I have no idea what to suggest since I don't know the inner workings of your heart and mind. Occasionally I get into moods where nothing I normally find interesting sounds fun to me, but it usually passes within a day. I think having a depressed or hopeless feeling can sort of filter out the good stuff and leave everything looking bland or repulsive. I personally can't imagine not being able to find anything that interests me and makes me excited to learn, think about, or do it.
As far as introversion and 'recharging; goes, what fills me up and revitalizes me is....
beautiful scenery, looking at photography or traveling or going on hikes with my camera in hand revitalizes me, especially forests and green things - they feed my soul
cuddling, whether it's with someone I love or just pillows and blankets and stuffed animals, feeling cozy and comfortable really helps me to recharge. Also things like putting on my most comfy pajamas and wrapping up in a fuzzy blanket and curling up on my armchair with my warm computer in my lap. I need these cozy times, but hugs and affection especially serve to recharge me. Honestly I sometimes feel like I'm brimming over with energy after a good hug.
stirring, epic, awe-inspiring music, especially music that sounds triumphant will energize me, while music that sounds epic will give me inspiration and generally a better mood and outlook on life, it makes me feel alive.

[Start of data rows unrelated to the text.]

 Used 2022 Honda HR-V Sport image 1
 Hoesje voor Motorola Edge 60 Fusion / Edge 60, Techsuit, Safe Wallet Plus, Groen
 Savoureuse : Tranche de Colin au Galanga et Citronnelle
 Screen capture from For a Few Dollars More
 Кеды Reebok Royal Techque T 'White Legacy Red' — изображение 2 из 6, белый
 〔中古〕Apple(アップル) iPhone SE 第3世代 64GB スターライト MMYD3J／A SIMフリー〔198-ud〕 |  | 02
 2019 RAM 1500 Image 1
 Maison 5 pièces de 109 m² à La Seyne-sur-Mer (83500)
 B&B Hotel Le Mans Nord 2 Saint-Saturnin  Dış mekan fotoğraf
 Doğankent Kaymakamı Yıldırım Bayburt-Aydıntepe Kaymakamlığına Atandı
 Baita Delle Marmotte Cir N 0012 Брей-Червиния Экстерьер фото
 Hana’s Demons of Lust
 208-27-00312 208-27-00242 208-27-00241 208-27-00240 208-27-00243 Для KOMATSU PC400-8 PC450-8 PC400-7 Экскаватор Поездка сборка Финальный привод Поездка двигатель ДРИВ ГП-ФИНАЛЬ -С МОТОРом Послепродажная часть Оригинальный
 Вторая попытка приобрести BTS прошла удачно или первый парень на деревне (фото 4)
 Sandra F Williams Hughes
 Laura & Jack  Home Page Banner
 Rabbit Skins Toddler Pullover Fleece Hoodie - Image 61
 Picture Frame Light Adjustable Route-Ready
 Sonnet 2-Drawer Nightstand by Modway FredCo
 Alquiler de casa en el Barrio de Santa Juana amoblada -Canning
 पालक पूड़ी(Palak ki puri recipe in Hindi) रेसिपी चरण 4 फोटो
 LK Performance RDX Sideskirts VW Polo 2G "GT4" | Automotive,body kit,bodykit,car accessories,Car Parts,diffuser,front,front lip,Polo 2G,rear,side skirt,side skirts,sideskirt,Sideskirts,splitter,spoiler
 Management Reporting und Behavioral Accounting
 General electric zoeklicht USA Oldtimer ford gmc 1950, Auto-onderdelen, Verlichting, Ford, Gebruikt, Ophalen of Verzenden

imagining fantasy worlds brings me a sense of wonder, anticipation, joy, and generally gives me a more positive outlook because it's filling up my mental experiences with things that aren't depressing, with things that are new and different. Much of this effect is also because of the beautiful scenery once again, but I suppose it's also just exploring ideas of other possibilities and just creating. Being able to focus my imagination to bring out details and make it a vivid experience inside is honestly where I feel like I'm 'living' more than when I'm doing stuff in 'real life' and I think it is because it's being creative rather than just taking care of business or going through motions. I really feel like my habit of always slipping into my imagination to dream up beautiful places and create adventures for characters has kept me sane all these years in the face of a relatively predictable and often ugly external environment.
reading a book with characters I really enjoy and with a satisfying ending will often leave me full of energy so I'm bouncing around - because being happy is energizing. Sometimes my love for a character (and also for real life friends) will just make me swell up with bubbly joy. Good movies will do this too.
Thinking about something, or reading about things, that bring me to a better understanding, where I have a moment of everything connecting and making sense definitely gives me a sense of satisfaction in life.